Aparecieron colores vibrantes en el cristal tintado cuando el sol se alzó para acariciar las ventanas. Báthory no hizo caso del dolor que envolvía todo su cuerpo al pasar junto a las estatuas de los últimos reyes Borbones hasta las tumbas. La sala labrada en piedra tenía losas de ónice en el suelo con nombres escritos en ellas. Luis XVI supuestamente yacía bajo la losa central a la derecha, y María Antonieta bajo la losa central a la izquierda. En el ónice negro se leía en letras doradas: «
Marie Antoinette d’Autriche, 1755-1793
». Báthory sabía que María Antonieta no estaba allí abajo. Bueno, no toda ella, al menos. Báthory centró su atención en la piedra de ónice sin marcar que había detrás de la tumba de la reina. Afiló los colmillos y atravesó la piedra con el puño ennegrecido, haciendo un agujero lo bastante grande para pasar el brazo. Su mano retorcida buscó debajo del suelo y sacó una caja de marfil con una cruz. Báthory sintió que se agolpaban lágrimas de sangre en su único ojo, haciendo que subiera vapor de la carne que aún estaba caliente por el fuego. La caja en sí era un regalo de alguien a quien Báthory había amado. Drácula había calificado a Báthory de monstruo incapaz de amar. ¡Qué sabía él! En realidad, ella lo hacía tan profundamente que había estado dispuesta a quemar el mundo en venganza cuando perdió lo que amaba. La caja contenía lo que Báthory había considerado en tiempos su mayor posesión. La última vez que había estado en esa iglesia, había levantado la piedra de ónice y había colocado cuidadosamente la caja debajo de ella. Era su regalo a su amada, un signo de que su muerte había sido vengada. También era una promesa de que el mundo entero —y el propio Dios— pagarían por lo que habían hecho.

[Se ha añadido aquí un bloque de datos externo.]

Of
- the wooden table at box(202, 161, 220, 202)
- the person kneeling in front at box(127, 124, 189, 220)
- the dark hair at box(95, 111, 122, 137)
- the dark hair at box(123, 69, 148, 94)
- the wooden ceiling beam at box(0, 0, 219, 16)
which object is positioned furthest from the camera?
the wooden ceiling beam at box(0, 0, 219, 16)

Sin hacer caso del dolor de sus dedos, Báthory abrió la tapa de la caja de marfil. El secreto interior captó su reflejo de las velas de la cripta. Báthory pasó con cautela los dedos por el objeto: un
kukri
teñido de sangre seca. Era el mismo cuchillo que había clavado hasta la empuñadura en el pecho de Drácula veinticinco años antes. Para sellar la promesa que entonces se hizo a sí misma, Báthory lamió la sangre seca de la hoja aún afilada. Era sangre de Drácula, y era deliciosa. Ese cuchillo asestaría el golpe final a su enemigo.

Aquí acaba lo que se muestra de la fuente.